Each line below should be repeated exactly, but no picture should be carried over.

→ **Information shown**:
──────────

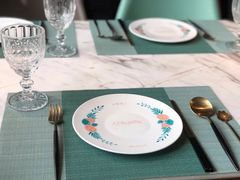 -蜜桃花开·中西融合菜E&W(南长街店)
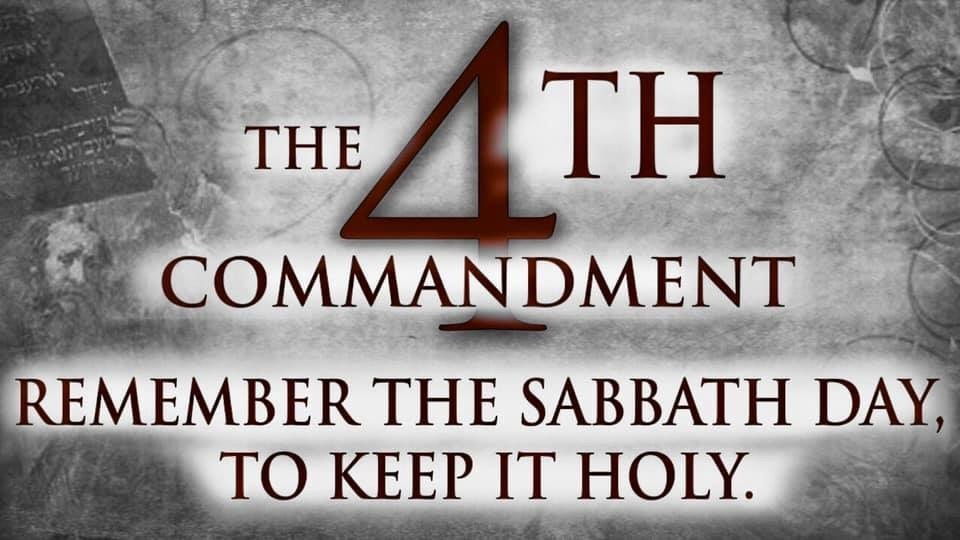 The 4th Commandments
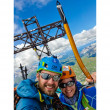 Horolezecký cepín Climbing Technology Alpin tour plus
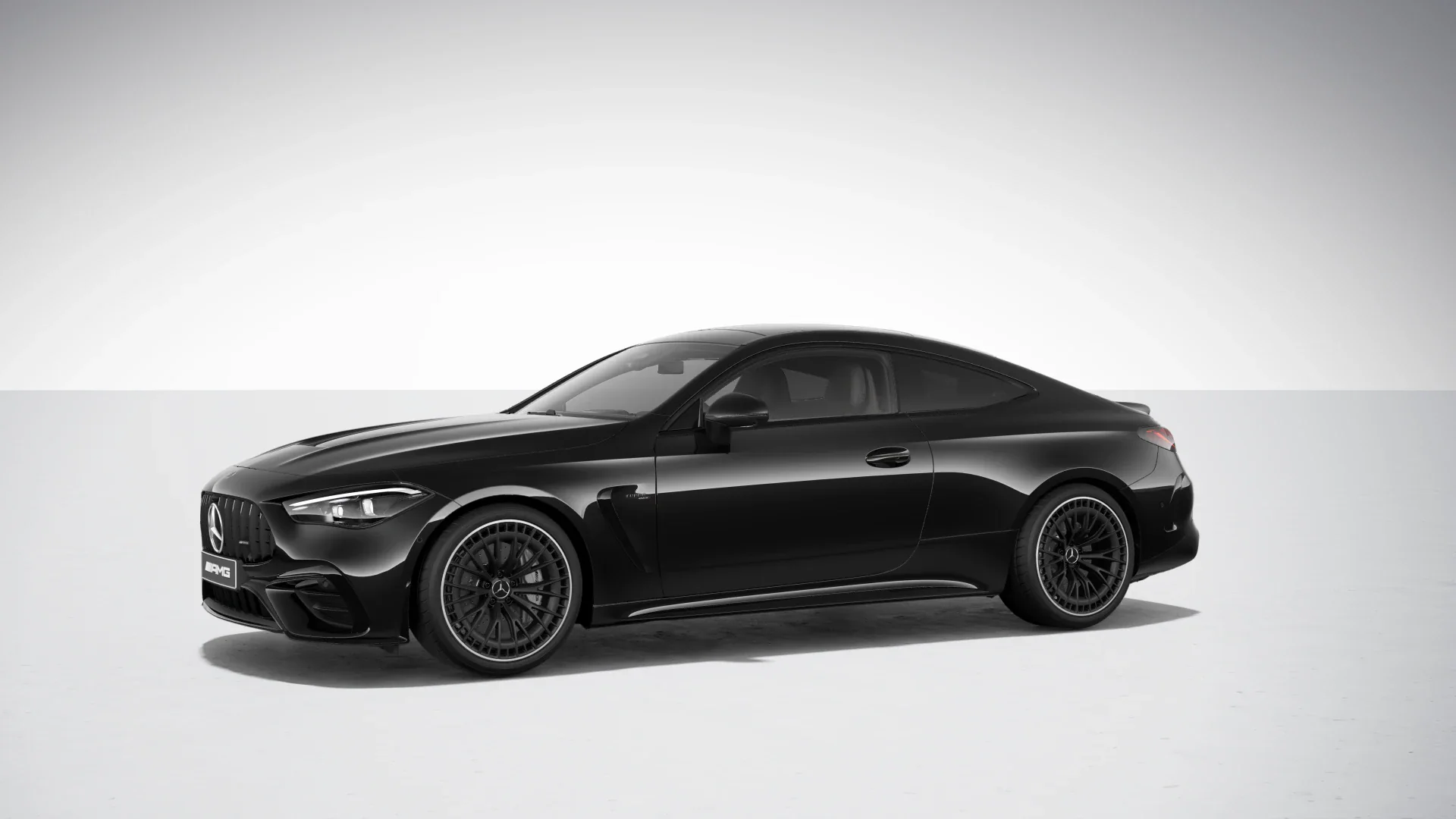 Mercedes-AMG Klasa CLE 53 4MATIC+ Coupé - zdjęcie 9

──────────

→ **The completed task**:
 -蜜桃花开·中西融合菜E&W(南长街店)
 The 4th Commandments
 Horolezecký cepín Climbing Technology Alpin tour plus
 Mercedes-AMG Klasa CLE 53 4MATIC+ Coupé - zdjęcie 9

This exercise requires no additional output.